• _PROVIDED TEXT_
Parents should not be misled into thinking that the results of studies performed on adult African males could be extrapolated to health policy for newborns. It is unprecedented and unethical for a prophylactic surgery to be offered as a health benefit
to parents of newborns to reduce the risk of a disease acquired in adulthood for which there are safer, less invasive, less expensive, and proven prevention methods available.10 Newborns are not sexually active and not at risk of sexually contracted diseases. Furthermore, by the time todays newborns are sexually active, a vaccine or other methods of treating the disease may be available. They may prefer to retain their foreskin and as adults choose vaccination and safe sex practices, including using condoms.
Infant circumcision is not a common African tradition. To our knowledge the Coptic Christians and black Jews in Ethiopia and Eritrea are the only African peoples who practise neonatal circumcision. Each circumcising African tribe has a specific and very different technique and ritual of circumcision. The introduction of an Americanised neonatal circumcision could be considered cultural and religious interference, and even be construed as medical colonisation.
Male non-therapeutic infant circumcision is neither medically nor ethically justified as an HIV prevention tool. Circumcision is not equivalent to successful immunisation, is being practised with decreasing frequency in English-speaking countries, and is becoming illegal in South Africa under the new Childrens Act.32 There are far more effective prevention tools costing considerably less and offering betterHIV reduction outcomes than circumcision.

• _REQUIREMENT_
Please retype the passage on infant circumcision and HIV prevention in full, word for word.

• _RECORDS SUPPLIED_
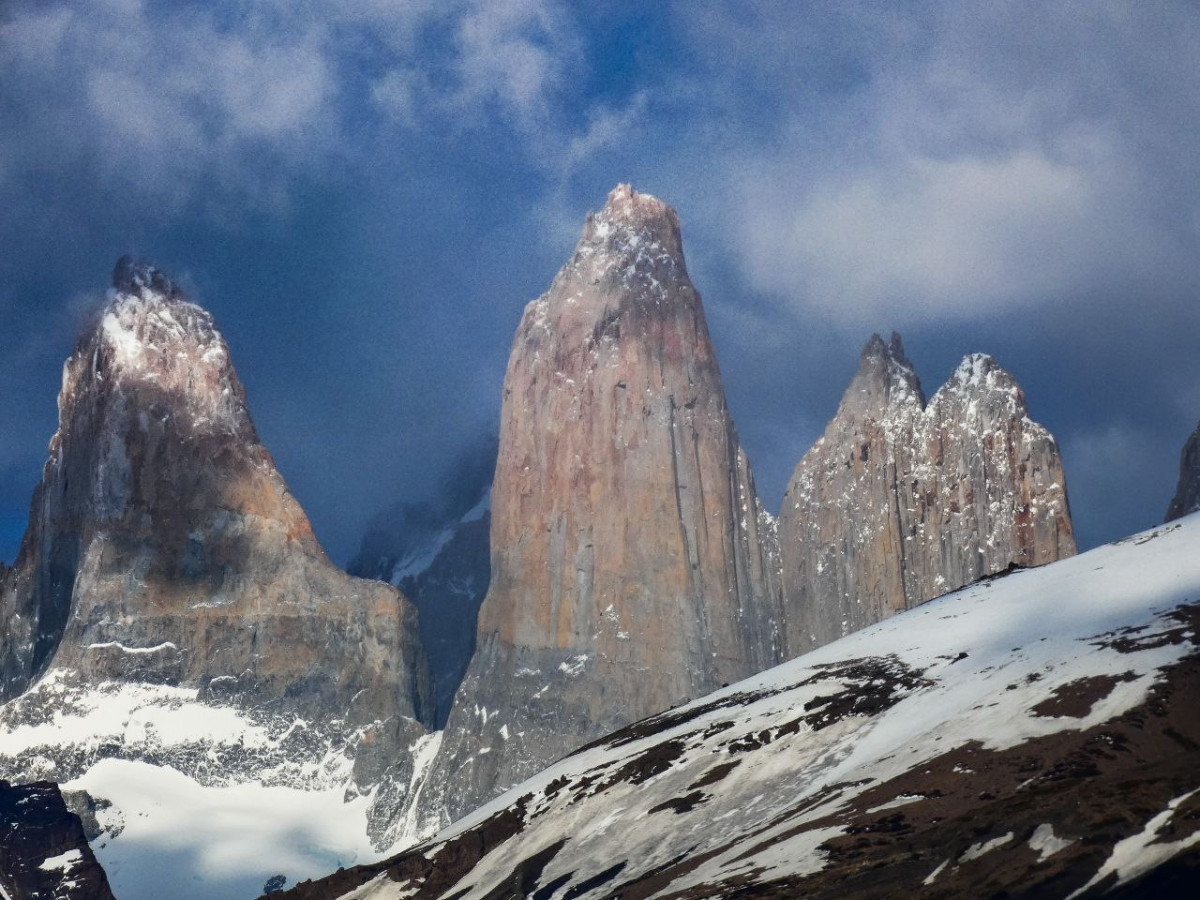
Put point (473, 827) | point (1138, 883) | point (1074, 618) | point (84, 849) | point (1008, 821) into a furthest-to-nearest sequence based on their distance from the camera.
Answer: point (84, 849)
point (473, 827)
point (1074, 618)
point (1008, 821)
point (1138, 883)

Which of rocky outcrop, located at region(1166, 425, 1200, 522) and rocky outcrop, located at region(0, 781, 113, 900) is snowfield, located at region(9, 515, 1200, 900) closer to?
rocky outcrop, located at region(1166, 425, 1200, 522)

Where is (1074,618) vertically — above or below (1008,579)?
below

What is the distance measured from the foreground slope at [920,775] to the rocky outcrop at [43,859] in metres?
82.6

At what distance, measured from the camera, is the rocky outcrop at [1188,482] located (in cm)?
17975

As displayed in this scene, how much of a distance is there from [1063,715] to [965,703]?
32.8ft

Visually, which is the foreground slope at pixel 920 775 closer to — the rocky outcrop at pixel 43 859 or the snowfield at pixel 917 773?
the snowfield at pixel 917 773

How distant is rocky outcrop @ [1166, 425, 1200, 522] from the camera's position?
17975cm

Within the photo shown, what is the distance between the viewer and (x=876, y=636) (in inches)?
4751

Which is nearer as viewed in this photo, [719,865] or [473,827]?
[719,865]

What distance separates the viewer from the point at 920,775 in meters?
77.4

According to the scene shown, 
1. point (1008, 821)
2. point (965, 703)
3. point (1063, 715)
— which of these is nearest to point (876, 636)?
point (965, 703)

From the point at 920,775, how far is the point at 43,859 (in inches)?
5325

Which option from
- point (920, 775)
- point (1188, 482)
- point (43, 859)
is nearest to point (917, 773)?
point (920, 775)

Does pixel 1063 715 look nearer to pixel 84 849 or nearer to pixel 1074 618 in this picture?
pixel 1074 618
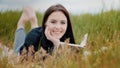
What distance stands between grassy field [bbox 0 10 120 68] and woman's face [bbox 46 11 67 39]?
1.04ft

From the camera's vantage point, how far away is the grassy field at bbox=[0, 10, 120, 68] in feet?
9.12

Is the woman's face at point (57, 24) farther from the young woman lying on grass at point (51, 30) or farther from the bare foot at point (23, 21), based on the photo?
the bare foot at point (23, 21)

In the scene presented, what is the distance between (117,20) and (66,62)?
7.51 ft

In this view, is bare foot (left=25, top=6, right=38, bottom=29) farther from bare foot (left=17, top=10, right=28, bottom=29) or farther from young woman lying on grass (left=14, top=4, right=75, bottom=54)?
young woman lying on grass (left=14, top=4, right=75, bottom=54)

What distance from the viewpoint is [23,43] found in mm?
5086

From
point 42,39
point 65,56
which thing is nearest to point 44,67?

• _RESPONSE BELOW_
Parents should not be misled into thinking that the results of studies performed on adult African males could be extrapolated to health policy for newborns. It is unprecedented and unethical for a prophylactic surgery to be offered as a health benefit
to parents of newborns to reduce the risk of a disease acquired in adulthood for which there are safer, less invasive, less expensive, and proven prevention methods available.10 Newborns are not sexually active and not at risk of sexually contracted diseases. Furthermore, by the time todays newborns are sexually active, a vaccine or other methods of treating the disease may be available. They may prefer to retain their foreskin and as adults choose vaccination and safe sex practices, including using condoms.
Infant circumcision is not a common African tradition. To our knowledge the Coptic Christians and black Jews in Ethiopia and Eritrea are the only African peoples who practise neonatal circumcision. Each circumcising African tribe has a specific and very different technique and ritual of circumcision. The introduction of an Americanised neonatal circumcision could be considered cultural and religious interference, and even be construed as medical colonisation.
Male non-therapeutic infant circumcision is neither medically nor ethically justified as an HIV prevention tool. Circumcision is not equivalent to successful immunisation, is being practised with decreasing frequency in English-speaking countries, and is becoming illegal in South Africa under the new Childrens Act.32 There are far more effective prevention tools costing considerably less and offering betterHIV reduction outcomes than circumcision.